◆ **TEXT EXTRACT**
((
Development of an Improved Kinetic Model for CO₂ Hydrogenation to Methanol

Round 1

Reviewer 1 Report

In this work, an improved kinetic model for the hydrogenation of CO2 and CO mixture to methanol was developed, which gives a better prediction on the CO2 conversion, methanol formation and CO formation than old models, but with less parameters. In addition, the application of the improved model and calculation results were discussed, which correlate well with the reaction behavior and known reaction mechanism in the CO/CO2 hydrogenation to methanol and the reverse water-gas shift reactions.

As the methanol synthesis from CO/CO2 are now considered as effective measures in the storage of instant energy (power-to-methanol) as well as the exploitation of renewable carbon resources and sustainable production of fuels and chemicals, such results are rather interesting and meaningful. Meanwhile, although current manuscript is somewhat too lengthy, the narration of results and discussion was relatively clear. As a result, this reviewer suggests that it may be accepted for publication in the journal of Catalysts after proper revision.

(1) The superiority of using CO2/CO mixture to synthesize methanol was well demonstrated thermodynamically in two recent papers:

(a) J. Fuel Chem. Technol., 2023, 51(4): 482–491; https://doi.org/10.1016/S1872-5813(23)60346-9; http://rlhxxb.sxicc.ac.cn/cn/article/doi/10.1016/S1872-5813(23)60346-9.

(b) Ind. Eng. Chem. Res., 2022, 61(46): 17027–17038; https://doi.org/10.1021/acs.iecr.2c02898.
))
◆ **PROBLEMS AND TASKS**
a - Output verbatim the part of the review of the methanol kinetic model between "(1) The superiority" and "61(46): 17027–17038; https://doi.org/10.1021/acs.iecr.2c02898.", inclusive.
b - Pick up the review of the methanol kinetic model at the point where it stops, and continue writing it.

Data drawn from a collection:
((
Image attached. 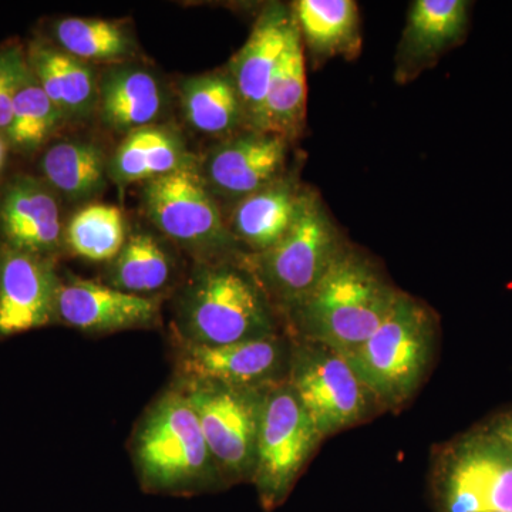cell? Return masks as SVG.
Instances as JSON below:
<instances>
[{"label":"cell","mask_w":512,"mask_h":512,"mask_svg":"<svg viewBox=\"0 0 512 512\" xmlns=\"http://www.w3.org/2000/svg\"><path fill=\"white\" fill-rule=\"evenodd\" d=\"M292 12L303 46L313 56L353 59L359 55L362 33L359 8L353 0H299Z\"/></svg>","instance_id":"ffe728a7"},{"label":"cell","mask_w":512,"mask_h":512,"mask_svg":"<svg viewBox=\"0 0 512 512\" xmlns=\"http://www.w3.org/2000/svg\"><path fill=\"white\" fill-rule=\"evenodd\" d=\"M138 478L148 493L185 495L217 487L222 478L184 393H165L133 440Z\"/></svg>","instance_id":"3957f363"},{"label":"cell","mask_w":512,"mask_h":512,"mask_svg":"<svg viewBox=\"0 0 512 512\" xmlns=\"http://www.w3.org/2000/svg\"><path fill=\"white\" fill-rule=\"evenodd\" d=\"M6 147L5 141L0 138V168H2L3 161H5Z\"/></svg>","instance_id":"1f68e13d"},{"label":"cell","mask_w":512,"mask_h":512,"mask_svg":"<svg viewBox=\"0 0 512 512\" xmlns=\"http://www.w3.org/2000/svg\"><path fill=\"white\" fill-rule=\"evenodd\" d=\"M493 512H500V511H493Z\"/></svg>","instance_id":"d6a6232c"},{"label":"cell","mask_w":512,"mask_h":512,"mask_svg":"<svg viewBox=\"0 0 512 512\" xmlns=\"http://www.w3.org/2000/svg\"><path fill=\"white\" fill-rule=\"evenodd\" d=\"M291 352L279 335L221 346L181 343L178 370L184 380L266 389L288 379Z\"/></svg>","instance_id":"8fae6325"},{"label":"cell","mask_w":512,"mask_h":512,"mask_svg":"<svg viewBox=\"0 0 512 512\" xmlns=\"http://www.w3.org/2000/svg\"><path fill=\"white\" fill-rule=\"evenodd\" d=\"M293 23L292 10L282 5L269 6L229 64V76L237 87L251 130H258L261 123L269 84L288 45Z\"/></svg>","instance_id":"9a60e30c"},{"label":"cell","mask_w":512,"mask_h":512,"mask_svg":"<svg viewBox=\"0 0 512 512\" xmlns=\"http://www.w3.org/2000/svg\"><path fill=\"white\" fill-rule=\"evenodd\" d=\"M399 295L369 258L346 245L288 315L301 340L346 355L376 332Z\"/></svg>","instance_id":"6da1fadb"},{"label":"cell","mask_w":512,"mask_h":512,"mask_svg":"<svg viewBox=\"0 0 512 512\" xmlns=\"http://www.w3.org/2000/svg\"><path fill=\"white\" fill-rule=\"evenodd\" d=\"M183 107L188 123L211 136H228L247 126L244 106L228 74H205L184 84Z\"/></svg>","instance_id":"cb8c5ba5"},{"label":"cell","mask_w":512,"mask_h":512,"mask_svg":"<svg viewBox=\"0 0 512 512\" xmlns=\"http://www.w3.org/2000/svg\"><path fill=\"white\" fill-rule=\"evenodd\" d=\"M28 62L64 119H80L92 113L99 101V89L93 70L83 60L64 50L37 43L30 49Z\"/></svg>","instance_id":"7402d4cb"},{"label":"cell","mask_w":512,"mask_h":512,"mask_svg":"<svg viewBox=\"0 0 512 512\" xmlns=\"http://www.w3.org/2000/svg\"><path fill=\"white\" fill-rule=\"evenodd\" d=\"M63 120L62 111L49 99L29 66L13 101L12 117L6 130L10 144L23 151L36 150Z\"/></svg>","instance_id":"83f0119b"},{"label":"cell","mask_w":512,"mask_h":512,"mask_svg":"<svg viewBox=\"0 0 512 512\" xmlns=\"http://www.w3.org/2000/svg\"><path fill=\"white\" fill-rule=\"evenodd\" d=\"M436 342L434 313L424 303L400 292L376 332L343 356L377 406L399 409L423 383Z\"/></svg>","instance_id":"277c9868"},{"label":"cell","mask_w":512,"mask_h":512,"mask_svg":"<svg viewBox=\"0 0 512 512\" xmlns=\"http://www.w3.org/2000/svg\"><path fill=\"white\" fill-rule=\"evenodd\" d=\"M143 202L163 234L204 262L225 261L238 244L197 165L148 181Z\"/></svg>","instance_id":"8992f818"},{"label":"cell","mask_w":512,"mask_h":512,"mask_svg":"<svg viewBox=\"0 0 512 512\" xmlns=\"http://www.w3.org/2000/svg\"><path fill=\"white\" fill-rule=\"evenodd\" d=\"M289 141L251 130L214 148L204 165V178L214 195L241 201L284 177Z\"/></svg>","instance_id":"4fadbf2b"},{"label":"cell","mask_w":512,"mask_h":512,"mask_svg":"<svg viewBox=\"0 0 512 512\" xmlns=\"http://www.w3.org/2000/svg\"><path fill=\"white\" fill-rule=\"evenodd\" d=\"M266 389L184 380L187 397L225 481L252 480Z\"/></svg>","instance_id":"9c48e42d"},{"label":"cell","mask_w":512,"mask_h":512,"mask_svg":"<svg viewBox=\"0 0 512 512\" xmlns=\"http://www.w3.org/2000/svg\"><path fill=\"white\" fill-rule=\"evenodd\" d=\"M57 43L79 60H117L131 53L126 30L101 19L67 18L55 25Z\"/></svg>","instance_id":"f1b7e54d"},{"label":"cell","mask_w":512,"mask_h":512,"mask_svg":"<svg viewBox=\"0 0 512 512\" xmlns=\"http://www.w3.org/2000/svg\"><path fill=\"white\" fill-rule=\"evenodd\" d=\"M345 247L319 194L306 188L298 215L284 238L249 256L245 265L272 305L288 313L319 284Z\"/></svg>","instance_id":"5b68a950"},{"label":"cell","mask_w":512,"mask_h":512,"mask_svg":"<svg viewBox=\"0 0 512 512\" xmlns=\"http://www.w3.org/2000/svg\"><path fill=\"white\" fill-rule=\"evenodd\" d=\"M306 100L305 46L295 22L284 55L269 84L258 131L276 134L291 143L301 136L305 128Z\"/></svg>","instance_id":"d6986e66"},{"label":"cell","mask_w":512,"mask_h":512,"mask_svg":"<svg viewBox=\"0 0 512 512\" xmlns=\"http://www.w3.org/2000/svg\"><path fill=\"white\" fill-rule=\"evenodd\" d=\"M195 167L183 141L170 128L148 126L128 133L109 165L110 177L127 185L156 180Z\"/></svg>","instance_id":"44dd1931"},{"label":"cell","mask_w":512,"mask_h":512,"mask_svg":"<svg viewBox=\"0 0 512 512\" xmlns=\"http://www.w3.org/2000/svg\"><path fill=\"white\" fill-rule=\"evenodd\" d=\"M173 272V259L156 238L148 234L131 235L111 261L109 285L150 298L148 295L170 284Z\"/></svg>","instance_id":"484cf974"},{"label":"cell","mask_w":512,"mask_h":512,"mask_svg":"<svg viewBox=\"0 0 512 512\" xmlns=\"http://www.w3.org/2000/svg\"><path fill=\"white\" fill-rule=\"evenodd\" d=\"M0 234L18 251L46 258L55 254L62 247L63 225L53 192L28 175L15 178L0 200Z\"/></svg>","instance_id":"2e32d148"},{"label":"cell","mask_w":512,"mask_h":512,"mask_svg":"<svg viewBox=\"0 0 512 512\" xmlns=\"http://www.w3.org/2000/svg\"><path fill=\"white\" fill-rule=\"evenodd\" d=\"M103 120L117 131L151 126L163 109V93L153 74L140 69L113 70L99 90Z\"/></svg>","instance_id":"603a6c76"},{"label":"cell","mask_w":512,"mask_h":512,"mask_svg":"<svg viewBox=\"0 0 512 512\" xmlns=\"http://www.w3.org/2000/svg\"><path fill=\"white\" fill-rule=\"evenodd\" d=\"M470 9V3L464 0L413 2L397 53V80L413 79L463 42L470 25Z\"/></svg>","instance_id":"e0dca14e"},{"label":"cell","mask_w":512,"mask_h":512,"mask_svg":"<svg viewBox=\"0 0 512 512\" xmlns=\"http://www.w3.org/2000/svg\"><path fill=\"white\" fill-rule=\"evenodd\" d=\"M47 183L70 201H83L106 187V158L99 147L86 141H60L42 158Z\"/></svg>","instance_id":"d4e9b609"},{"label":"cell","mask_w":512,"mask_h":512,"mask_svg":"<svg viewBox=\"0 0 512 512\" xmlns=\"http://www.w3.org/2000/svg\"><path fill=\"white\" fill-rule=\"evenodd\" d=\"M305 190L295 178L284 175L237 202L229 231L237 242L254 249L255 254L274 247L292 227Z\"/></svg>","instance_id":"ac0fdd59"},{"label":"cell","mask_w":512,"mask_h":512,"mask_svg":"<svg viewBox=\"0 0 512 512\" xmlns=\"http://www.w3.org/2000/svg\"><path fill=\"white\" fill-rule=\"evenodd\" d=\"M286 382L323 440L362 423L377 406L346 357L319 343L292 346Z\"/></svg>","instance_id":"30bf717a"},{"label":"cell","mask_w":512,"mask_h":512,"mask_svg":"<svg viewBox=\"0 0 512 512\" xmlns=\"http://www.w3.org/2000/svg\"><path fill=\"white\" fill-rule=\"evenodd\" d=\"M158 313L157 299L80 278L60 281L57 291L55 320L86 333L148 328L156 323Z\"/></svg>","instance_id":"5bb4252c"},{"label":"cell","mask_w":512,"mask_h":512,"mask_svg":"<svg viewBox=\"0 0 512 512\" xmlns=\"http://www.w3.org/2000/svg\"><path fill=\"white\" fill-rule=\"evenodd\" d=\"M180 342L221 346L278 335L274 305L247 265L204 262L178 299Z\"/></svg>","instance_id":"7a4b0ae2"},{"label":"cell","mask_w":512,"mask_h":512,"mask_svg":"<svg viewBox=\"0 0 512 512\" xmlns=\"http://www.w3.org/2000/svg\"><path fill=\"white\" fill-rule=\"evenodd\" d=\"M434 488L443 512H512V454L471 429L441 448Z\"/></svg>","instance_id":"52a82bcc"},{"label":"cell","mask_w":512,"mask_h":512,"mask_svg":"<svg viewBox=\"0 0 512 512\" xmlns=\"http://www.w3.org/2000/svg\"><path fill=\"white\" fill-rule=\"evenodd\" d=\"M28 70V57L20 47L0 50V131L8 130L13 101Z\"/></svg>","instance_id":"f546056e"},{"label":"cell","mask_w":512,"mask_h":512,"mask_svg":"<svg viewBox=\"0 0 512 512\" xmlns=\"http://www.w3.org/2000/svg\"><path fill=\"white\" fill-rule=\"evenodd\" d=\"M66 241L74 255L87 261H113L127 241L123 212L114 205H87L70 221Z\"/></svg>","instance_id":"4316f807"},{"label":"cell","mask_w":512,"mask_h":512,"mask_svg":"<svg viewBox=\"0 0 512 512\" xmlns=\"http://www.w3.org/2000/svg\"><path fill=\"white\" fill-rule=\"evenodd\" d=\"M478 427L494 437L498 443L503 444L512 454V409L494 414Z\"/></svg>","instance_id":"4dcf8cb0"},{"label":"cell","mask_w":512,"mask_h":512,"mask_svg":"<svg viewBox=\"0 0 512 512\" xmlns=\"http://www.w3.org/2000/svg\"><path fill=\"white\" fill-rule=\"evenodd\" d=\"M322 440L286 380L266 390L252 476L266 511L284 503Z\"/></svg>","instance_id":"ba28073f"},{"label":"cell","mask_w":512,"mask_h":512,"mask_svg":"<svg viewBox=\"0 0 512 512\" xmlns=\"http://www.w3.org/2000/svg\"><path fill=\"white\" fill-rule=\"evenodd\" d=\"M60 279L46 256L0 247V338L45 328L55 320Z\"/></svg>","instance_id":"7c38bea8"}]
</instances>
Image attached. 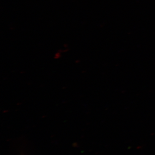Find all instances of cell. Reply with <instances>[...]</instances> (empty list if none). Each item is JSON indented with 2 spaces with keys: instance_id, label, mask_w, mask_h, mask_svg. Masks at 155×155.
Segmentation results:
<instances>
[]
</instances>
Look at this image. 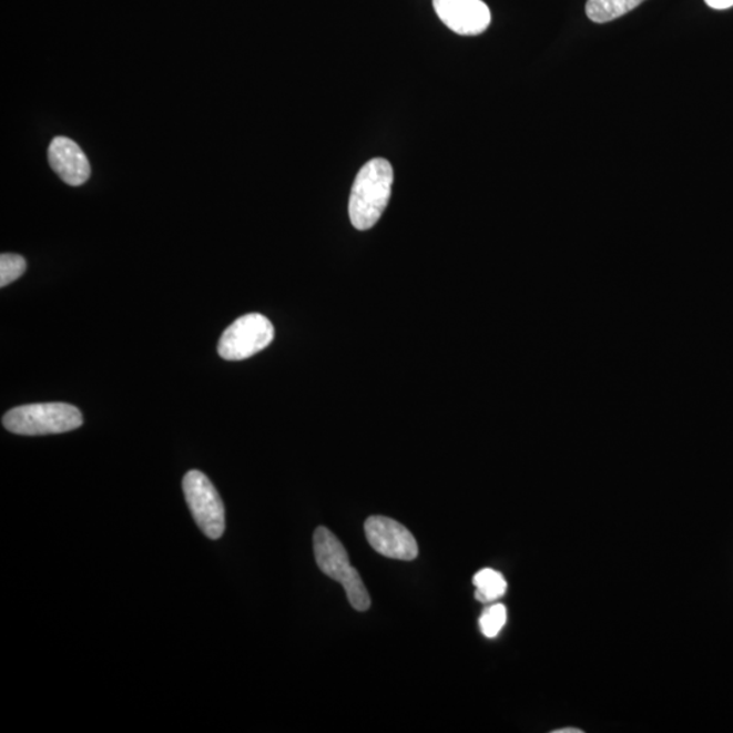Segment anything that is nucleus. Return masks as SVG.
I'll return each instance as SVG.
<instances>
[{
	"mask_svg": "<svg viewBox=\"0 0 733 733\" xmlns=\"http://www.w3.org/2000/svg\"><path fill=\"white\" fill-rule=\"evenodd\" d=\"M393 180V167L384 157H374L360 169L349 197V217L355 228L366 232L378 223L389 204Z\"/></svg>",
	"mask_w": 733,
	"mask_h": 733,
	"instance_id": "f257e3e1",
	"label": "nucleus"
},
{
	"mask_svg": "<svg viewBox=\"0 0 733 733\" xmlns=\"http://www.w3.org/2000/svg\"><path fill=\"white\" fill-rule=\"evenodd\" d=\"M314 556L320 571L344 587L350 605L357 611H367L371 599L366 584L350 566L344 544L326 527H318L314 532Z\"/></svg>",
	"mask_w": 733,
	"mask_h": 733,
	"instance_id": "f03ea898",
	"label": "nucleus"
},
{
	"mask_svg": "<svg viewBox=\"0 0 733 733\" xmlns=\"http://www.w3.org/2000/svg\"><path fill=\"white\" fill-rule=\"evenodd\" d=\"M81 410L63 403L18 406L3 416L8 431L23 436H42L74 431L82 427Z\"/></svg>",
	"mask_w": 733,
	"mask_h": 733,
	"instance_id": "7ed1b4c3",
	"label": "nucleus"
},
{
	"mask_svg": "<svg viewBox=\"0 0 733 733\" xmlns=\"http://www.w3.org/2000/svg\"><path fill=\"white\" fill-rule=\"evenodd\" d=\"M274 337V325L268 318L258 313L246 314L224 330L217 344V353L224 360L250 359L268 347Z\"/></svg>",
	"mask_w": 733,
	"mask_h": 733,
	"instance_id": "20e7f679",
	"label": "nucleus"
},
{
	"mask_svg": "<svg viewBox=\"0 0 733 733\" xmlns=\"http://www.w3.org/2000/svg\"><path fill=\"white\" fill-rule=\"evenodd\" d=\"M185 500L205 537L220 539L226 530V513L216 488L202 471L186 472L183 481Z\"/></svg>",
	"mask_w": 733,
	"mask_h": 733,
	"instance_id": "39448f33",
	"label": "nucleus"
},
{
	"mask_svg": "<svg viewBox=\"0 0 733 733\" xmlns=\"http://www.w3.org/2000/svg\"><path fill=\"white\" fill-rule=\"evenodd\" d=\"M371 548L387 559L411 561L419 556L416 538L401 523L386 517H371L365 523Z\"/></svg>",
	"mask_w": 733,
	"mask_h": 733,
	"instance_id": "423d86ee",
	"label": "nucleus"
},
{
	"mask_svg": "<svg viewBox=\"0 0 733 733\" xmlns=\"http://www.w3.org/2000/svg\"><path fill=\"white\" fill-rule=\"evenodd\" d=\"M436 14L452 32L478 35L490 26V10L482 0H434Z\"/></svg>",
	"mask_w": 733,
	"mask_h": 733,
	"instance_id": "0eeeda50",
	"label": "nucleus"
},
{
	"mask_svg": "<svg viewBox=\"0 0 733 733\" xmlns=\"http://www.w3.org/2000/svg\"><path fill=\"white\" fill-rule=\"evenodd\" d=\"M48 161L60 180L71 186H81L90 179V163L86 154L69 138H54L48 149Z\"/></svg>",
	"mask_w": 733,
	"mask_h": 733,
	"instance_id": "6e6552de",
	"label": "nucleus"
},
{
	"mask_svg": "<svg viewBox=\"0 0 733 733\" xmlns=\"http://www.w3.org/2000/svg\"><path fill=\"white\" fill-rule=\"evenodd\" d=\"M644 2L645 0H589L586 13L592 22L605 23L628 14Z\"/></svg>",
	"mask_w": 733,
	"mask_h": 733,
	"instance_id": "1a4fd4ad",
	"label": "nucleus"
},
{
	"mask_svg": "<svg viewBox=\"0 0 733 733\" xmlns=\"http://www.w3.org/2000/svg\"><path fill=\"white\" fill-rule=\"evenodd\" d=\"M476 599L481 603H492L506 595L508 584L502 574L495 569L485 568L472 578Z\"/></svg>",
	"mask_w": 733,
	"mask_h": 733,
	"instance_id": "9d476101",
	"label": "nucleus"
},
{
	"mask_svg": "<svg viewBox=\"0 0 733 733\" xmlns=\"http://www.w3.org/2000/svg\"><path fill=\"white\" fill-rule=\"evenodd\" d=\"M507 617L505 604H492L485 609L480 618V629L485 638H498L501 629L506 627Z\"/></svg>",
	"mask_w": 733,
	"mask_h": 733,
	"instance_id": "9b49d317",
	"label": "nucleus"
},
{
	"mask_svg": "<svg viewBox=\"0 0 733 733\" xmlns=\"http://www.w3.org/2000/svg\"><path fill=\"white\" fill-rule=\"evenodd\" d=\"M26 258L18 256V254H2V257H0V287L9 286L26 274Z\"/></svg>",
	"mask_w": 733,
	"mask_h": 733,
	"instance_id": "f8f14e48",
	"label": "nucleus"
},
{
	"mask_svg": "<svg viewBox=\"0 0 733 733\" xmlns=\"http://www.w3.org/2000/svg\"><path fill=\"white\" fill-rule=\"evenodd\" d=\"M709 8L716 10L730 9L733 6V0H705Z\"/></svg>",
	"mask_w": 733,
	"mask_h": 733,
	"instance_id": "ddd939ff",
	"label": "nucleus"
},
{
	"mask_svg": "<svg viewBox=\"0 0 733 733\" xmlns=\"http://www.w3.org/2000/svg\"><path fill=\"white\" fill-rule=\"evenodd\" d=\"M553 733H583V731L578 729H563V730H557Z\"/></svg>",
	"mask_w": 733,
	"mask_h": 733,
	"instance_id": "4468645a",
	"label": "nucleus"
}]
</instances>
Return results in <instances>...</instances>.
))
◆ **EXERCISE RESULTS**
a -
(1) The superiority of using CO2/CO mixture to synthesize methanol was well demonstrated thermodynamically in two recent papers:

(a) J. Fuel Chem. Technol., 2023, 51(4): 482–491; https://doi.org/10.1016/S1872-5813(23)60346-9; http://rlhxxb.sxicc.ac.cn/cn/article/doi/10.1016/S1872-5813(23)60346-9.

(b) Ind. Eng. Chem. Res., 2022, 61(46): 17027–17038; https://doi.org/10.1021/acs.iecr.2c02898.

b -
which consider the WGS/RWGS reaction as a communicating vessel connecting CO and CO2 and clearly depict the variation of equilibrium conversion of CO/CO2 and methanol yield with the reaction temperature and pressure and the feed composition. This reviewer strongly recommends that the authors may cite and refer to these two papers when expounding the results and discussion on the effect of feed composition and reaction conditions on the CO2 conversion, methanol formation and CO formation.

(2) The stoichiometric number (SN) may be better defined as SN = y-H2/(2y-CO+3yCO2). In this case, SN =1 means a stoichiometric amount of H2 to hydrogenate CO/CO2 to methanol.

(3) Figs. 2, 3, 4 and 6, the parity plots for the feed without CO at inlet may be omitted, just like Fig. 5, as the left three graphs for the parity plots for feed without CO at inlet have already been included in the right three graphs for the parity plots for the feed with CO at inlet.

(4) Table 10 and related other Tables, the unit of parameters may be only specified in the first column, whereas remain columns just give the digital values of the parameters.

(5) The authors may try to make the manuscript more concise. In addition, a carful proofreading is necessary and the writing of symbol and formulae should accord with related criterion. For example, lines 396–399, “Y” for productivity should be italic and the unit “mol/g/t” and equation (7) are confusing. Many other symbols in the texts and formulae should also be italic.

The narration of results and discussion was relatively clear, although current manuscript is somewhat too lengthy. The authors may try to make the manuscript more concise and have a carful proofreading.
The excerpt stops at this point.